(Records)
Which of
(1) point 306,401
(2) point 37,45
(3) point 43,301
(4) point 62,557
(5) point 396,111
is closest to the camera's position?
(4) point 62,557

### The exercise:
Recast every line of the data as a JSON list of strings, one string per line, with blank lines left out.

### Solved exercise:
[
  "Which of",
  "(1) point 306,401",
  "(2) point 37,45",
  "(3) point 43,301",
  "(4) point 62,557",
  "(5) point 396,111",
  "is closest to the camera's position?",
  "(4) point 62,557"
]